Теперь, когда за спиной, осталась самая жестокая и кровавая война в истории человечества, когда постоянное чувство вины преследует, напоминая о том, что ты тоже причастен к этому вселенскому горю. Вот тогда и приходит час раскачивания за грехи. Грехи не только свои, но и тех, кто в окопах не сидел, и не кормил вшей. Кто не делился с врагом хлебом — прячась в одной воронке, от артиллерийского обстрела.
* * *
Только сейчас, когда дед дал им такие деньги, девчонки поняли, какая тайна скрыта за этой щедростью, вот почему он так хотел, чтобы они встречались с русскими, и по возможности соединили свои судьбы. Он — пройдя все невзгоды плена, и военное лихолетье, всем своим сердцем всей душой, полюбил русских, за их сочувствие и великодушие даже к врагам, и их великое христианское всепрощение.
Керстин еще раз в подробностях описала тот разговор с дедом, когда он, говорил о каких — то несметных богатствах, которые якобы таятся в России. Выслушав её, Мануэла сказала.
— Мне кажется Кузина, что пора наших дружков, посвятить в это дело, ведь все равно, рано или поздно, нам придется раскрыть эти карты!
— Моё мнение дорогая, что пока не стоит им говорить об этом потому, что они могут по-думать, что мы с ними встречаемся исключительно из — за этих сокровищ! А мне хотелось бы, встречаться по любви! Эта информация, должна исходит не от нас, а от нашего деда, он же хорошо говорит по-русски! Да и как человек пожилой, он точно сможет убедить наших Иванов, поверить в существование этого клада! — Сказала Керстин, обращаясь к своей кузине.
— Старая черепаха! Ты почти дипломат, а я бы как ворона, уже бы сегодня своему Виту, прокаркала про все тайны и клады, нашего бывшего фюрера. А он бы точно, после того, как отыскал эти деньги, сразу же поставил на мне крест. Сам, сам бы, наверное, наслаждался радостями жизни на деньги деда.
— Нет, дорогая, они должны бегать за нами, всю свою жизнь, они должны сами бояться нас потерять. Я в ближайшее время, всё — таки готова затащить своего Сержа, в постель, и нарожать ему целую кучу, маленьких Иванчиков! Я милая просто без ума от него, ведь он такая душечка! — Пролепетала влюбленная Керстин.
— Я вижу, ты кузина, размечталась и мне кажется, что твой Серж, как и мой, Вит — нас, никогда с тобой не полюбят!? Они мне кажется, чего — то боятся!? — Ты вон лучше вспомни новый год! Надо же, три часа к ряду, они мучили нас. — Сказала Мануала, и заржала вместе с кузиной до икоты.
Девчонки, под впечатлением воспоминаний, так смеялись, так смеялись, что под воздействием смеха, на перебой, стали делиться интимными подробностями. А они вновь и вновь, вызывали приступы истерического смеха. Пока Мануэла, не вскочила из комнаты и, смеясь, не помчалась в туалет, держась за живот.
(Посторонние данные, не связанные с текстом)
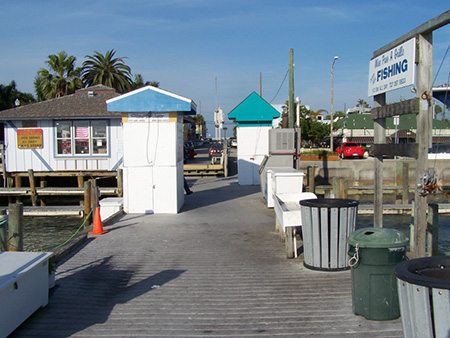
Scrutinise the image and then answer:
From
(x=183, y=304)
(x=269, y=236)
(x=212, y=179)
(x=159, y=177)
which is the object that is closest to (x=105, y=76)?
(x=212, y=179)

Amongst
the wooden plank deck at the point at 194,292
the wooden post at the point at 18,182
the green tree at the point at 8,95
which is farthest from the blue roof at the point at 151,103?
the green tree at the point at 8,95

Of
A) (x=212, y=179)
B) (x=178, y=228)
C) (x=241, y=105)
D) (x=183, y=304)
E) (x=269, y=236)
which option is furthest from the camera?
(x=212, y=179)

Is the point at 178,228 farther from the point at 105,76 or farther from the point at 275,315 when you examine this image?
the point at 105,76

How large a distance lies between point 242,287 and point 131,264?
2330mm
— Ну, кузина, ты и ржешь как кобыла! — Даже вон, описалась от смеха! — Сказала Керстин, и уже сам этот факт, вызвал повторный его истерический приступ.
День «Х» подходил довольно стремительно, так — как все эти дни, не только шла подготовка по вылазке в Берлин, но и к первым в жизни для ребят, соревнованиям, где должны были показать, на что способны они, после трех месяцев усиленных тренировок.
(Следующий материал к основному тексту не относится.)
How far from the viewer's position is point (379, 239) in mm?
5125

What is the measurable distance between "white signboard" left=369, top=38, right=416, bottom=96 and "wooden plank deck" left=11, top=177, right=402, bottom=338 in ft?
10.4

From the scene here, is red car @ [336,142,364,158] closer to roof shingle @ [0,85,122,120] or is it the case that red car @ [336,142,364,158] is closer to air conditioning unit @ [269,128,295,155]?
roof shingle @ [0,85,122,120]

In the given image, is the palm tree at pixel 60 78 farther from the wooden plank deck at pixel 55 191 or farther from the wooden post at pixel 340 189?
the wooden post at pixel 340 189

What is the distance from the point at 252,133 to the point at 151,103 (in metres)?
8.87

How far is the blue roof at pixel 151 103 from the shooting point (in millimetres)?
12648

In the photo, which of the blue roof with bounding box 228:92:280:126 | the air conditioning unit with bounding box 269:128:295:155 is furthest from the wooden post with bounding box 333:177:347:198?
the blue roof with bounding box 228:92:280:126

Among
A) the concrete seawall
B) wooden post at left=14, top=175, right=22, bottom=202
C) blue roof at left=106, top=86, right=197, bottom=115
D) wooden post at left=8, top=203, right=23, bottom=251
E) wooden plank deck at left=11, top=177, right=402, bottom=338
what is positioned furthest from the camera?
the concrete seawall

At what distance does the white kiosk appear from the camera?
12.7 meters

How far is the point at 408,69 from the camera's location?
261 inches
В назначенное время, Сергей и Виталик выехали утренней электричкой с Вюнсдорфского вокзала, в сторону Берлина, но уже на следующей остановке в Цоссене, к ребятам присоединились Керстин и Мануэла, которые ждали их согласно ранее принятой договоренности.
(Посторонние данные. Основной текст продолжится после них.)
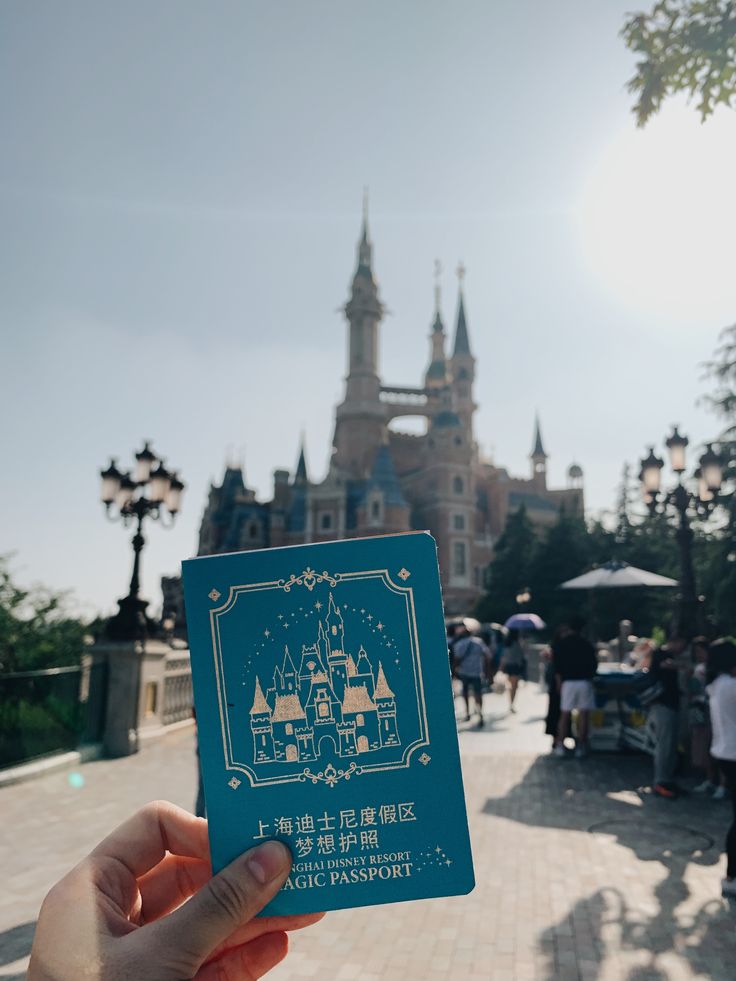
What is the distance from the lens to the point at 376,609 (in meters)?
1.59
Усевшись поудобнее на втором этаже, в вагоне для курящих, вся эта романтическая компания дружно закурила, поднимая густые клубы табачного дыма.
Как водится у русских, первым делом сев в поезд, из всяких сумок, баулов и чемоданов на стол высыпается куча продовольствия. Создается иногда такое впечатление, что русские со-бираются в путь всегда голодные. Только в вагоне они утоляют его, поедая жаренных жирных курей, кроликов и вареные яйца с колбасой. При этом закусывают всегда таким ядреным репчатым луком, что от его аромата, соседи в ужасе, удаляются подальше в тамбур.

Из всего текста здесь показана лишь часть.